Exercise data ->
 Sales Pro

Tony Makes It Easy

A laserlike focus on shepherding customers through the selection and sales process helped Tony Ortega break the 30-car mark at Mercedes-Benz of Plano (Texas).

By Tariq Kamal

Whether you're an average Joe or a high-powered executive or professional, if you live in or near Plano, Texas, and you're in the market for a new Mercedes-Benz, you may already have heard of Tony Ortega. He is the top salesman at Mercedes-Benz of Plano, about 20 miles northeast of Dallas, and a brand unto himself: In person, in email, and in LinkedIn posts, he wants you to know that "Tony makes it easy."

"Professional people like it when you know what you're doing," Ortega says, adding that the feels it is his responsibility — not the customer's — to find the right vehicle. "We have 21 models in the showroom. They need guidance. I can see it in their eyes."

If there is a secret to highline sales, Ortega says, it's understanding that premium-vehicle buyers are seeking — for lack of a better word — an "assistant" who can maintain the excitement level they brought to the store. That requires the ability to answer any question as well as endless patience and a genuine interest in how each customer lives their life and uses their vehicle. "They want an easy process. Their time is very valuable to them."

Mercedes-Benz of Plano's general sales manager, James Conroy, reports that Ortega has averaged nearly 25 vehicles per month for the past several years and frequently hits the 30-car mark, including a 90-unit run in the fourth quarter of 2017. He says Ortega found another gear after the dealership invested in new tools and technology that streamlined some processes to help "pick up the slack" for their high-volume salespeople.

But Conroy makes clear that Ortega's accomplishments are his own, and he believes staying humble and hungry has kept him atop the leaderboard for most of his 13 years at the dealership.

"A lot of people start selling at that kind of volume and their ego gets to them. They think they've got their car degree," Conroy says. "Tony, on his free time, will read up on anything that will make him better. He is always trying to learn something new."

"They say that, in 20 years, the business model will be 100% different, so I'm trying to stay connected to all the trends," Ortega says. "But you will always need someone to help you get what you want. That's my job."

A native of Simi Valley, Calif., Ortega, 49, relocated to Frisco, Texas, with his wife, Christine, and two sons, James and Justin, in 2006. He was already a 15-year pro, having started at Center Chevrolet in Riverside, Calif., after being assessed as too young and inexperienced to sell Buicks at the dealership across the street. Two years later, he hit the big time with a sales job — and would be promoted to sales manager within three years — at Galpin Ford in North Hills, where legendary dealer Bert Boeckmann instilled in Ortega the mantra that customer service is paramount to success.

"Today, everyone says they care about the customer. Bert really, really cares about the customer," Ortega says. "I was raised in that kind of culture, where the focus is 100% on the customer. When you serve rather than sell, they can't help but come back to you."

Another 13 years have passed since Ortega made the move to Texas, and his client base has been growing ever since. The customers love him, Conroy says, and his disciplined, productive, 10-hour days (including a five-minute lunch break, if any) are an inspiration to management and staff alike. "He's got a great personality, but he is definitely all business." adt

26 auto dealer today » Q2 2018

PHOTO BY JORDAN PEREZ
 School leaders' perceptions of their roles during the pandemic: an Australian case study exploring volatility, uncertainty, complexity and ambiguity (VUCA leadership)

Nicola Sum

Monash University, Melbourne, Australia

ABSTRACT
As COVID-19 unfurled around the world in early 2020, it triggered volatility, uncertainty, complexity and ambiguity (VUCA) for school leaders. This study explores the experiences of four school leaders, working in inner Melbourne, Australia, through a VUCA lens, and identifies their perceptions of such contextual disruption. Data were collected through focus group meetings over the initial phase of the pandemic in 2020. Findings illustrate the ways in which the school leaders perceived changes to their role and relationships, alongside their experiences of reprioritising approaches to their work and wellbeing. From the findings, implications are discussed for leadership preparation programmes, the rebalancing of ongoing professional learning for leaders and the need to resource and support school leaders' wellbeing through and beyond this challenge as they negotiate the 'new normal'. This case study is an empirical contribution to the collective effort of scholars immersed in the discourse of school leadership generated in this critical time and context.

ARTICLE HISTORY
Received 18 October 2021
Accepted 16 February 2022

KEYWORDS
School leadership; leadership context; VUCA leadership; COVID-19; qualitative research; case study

Problem -> Above are the entries; return each one exactly.

Your response ->
 Sales Pro

Tony Makes It Easy

A laserlike focus on shepherding customers through the selection and sales process helped Tony Ortega break the 30-car mark at Mercedes-Benz of Plano (Texas).

By Tariq Kamal

Whether you're an average Joe or a high-powered executive or professional, if you live in or near Plano, Texas, and you're in the market for a new Mercedes-Benz, you may already have heard of Tony Ortega. He is the top salesman at Mercedes-Benz of Plano, about 20 miles northeast of Dallas, and a brand unto himself: In person, in email, and in LinkedIn posts, he wants you to know that "Tony makes it easy."

"Professional people like it when you know what you're doing," Ortega says, adding that the feels it is his responsibility — not the customer's — to find the right vehicle. "We have 21 models in the showroom. They need guidance. I can see it in their eyes."

If there is a secret to highline sales, Ortega says, it's understanding that premium-vehicle buyers are seeking — for lack of a better word — an "assistant" who can maintain the excitement level they brought to the store. That requires the ability to answer any question as well as endless patience and a genuine interest in how each customer lives their life and uses their vehicle. "They want an easy process. Their time is very valuable to them."

Mercedes-Benz of Plano's general sales manager, James Conroy, reports that Ortega has averaged nearly 25 vehicles per month for the past several years and frequently hits the 30-car mark, including a 90-unit run in the fourth quarter of 2017. He says Ortega found another gear after the dealership invested in new tools and technology that streamlined some processes to help "pick up the slack" for their high-volume salespeople.

But Conroy makes clear that Ortega's accomplishments are his own, and he believes staying humble and hungry has kept him atop the leaderboard for most of his 13 years at the dealership.

"A lot of people start selling at that kind of volume and their ego gets to them. They think they've got their car degree," Conroy says. "Tony, on his free time, will read up on anything that will make him better. He is always trying to learn something new."

"They say that, in 20 years, the business model will be 100% different, so I'm trying to stay connected to all the trends," Ortega says. "But you will always need someone to help you get what you want. That's my job."

A native of Simi Valley, Calif., Ortega, 49, relocated to Frisco, Texas, with his wife, Christine, and two sons, James and Justin, in 2006. He was already a 15-year pro, having started at Center Chevrolet in Riverside, Calif., after being assessed as too young and inexperienced to sell Buicks at the dealership across the street. Two years later, he hit the big time with a sales job — and would be promoted to sales manager within three years — at Galpin Ford in North Hills, where legendary dealer Bert Boeckmann instilled in Ortega the mantra that customer service is paramount to success.

"Today, everyone says they care about the customer. Bert really, really cares about the customer," Ortega says. "I was raised in that kind of culture, where the focus is 100% on the customer. When you serve rather than sell, they can't help but come back to you."

Another 13 years have passed since Ortega made the move to Texas, and his client base has been growing ever since. The customers love him, Conroy says, and his disciplined, productive, 10-hour days (including a five-minute lunch break, if any) are an inspiration to management and staff alike. "He's got a great personality, but he is definitely all business." adt

26 auto dealer today » Q2 2018

PHOTO BY JORDAN PEREZ
 School leaders' perceptions of their roles during the pandemic: an Australian case study exploring volatility, uncertainty, complexity and ambiguity (VUCA leadership)

Nicola Sum

Monash University, Melbourne, Australia

ABSTRACT
As COVID-19 unfurled around the world in early 2020, it triggered volatility, uncertainty, complexity and ambiguity (VUCA) for school leaders. This study explores the experiences of four school leaders, working in inner Melbourne, Australia, through a VUCA lens, and identifies their perceptions of such contextual disruption. Data were collected through focus group meetings over the initial phase of the pandemic in 2020. Findings illustrate the ways in which the school leaders perceived changes to their role and relationships, alongside their experiences of reprioritising approaches to their work and wellbeing. From the findings, implications are discussed for leadership preparation programmes, the rebalancing of ongoing professional learning for leaders and the need to resource and support school leaders' wellbeing through and beyond this challenge as they negotiate the 'new normal'. This case study is an empirical contribution to the collective effort of scholars immersed in the discourse of school leadership generated in this critical time and context.

ARTICLE HISTORY
Received 18 October 2021
Accepted 16 February 2022

KEYWORDS
School leadership; leadership context; VUCA leadership; COVID-19; qualitative research; case study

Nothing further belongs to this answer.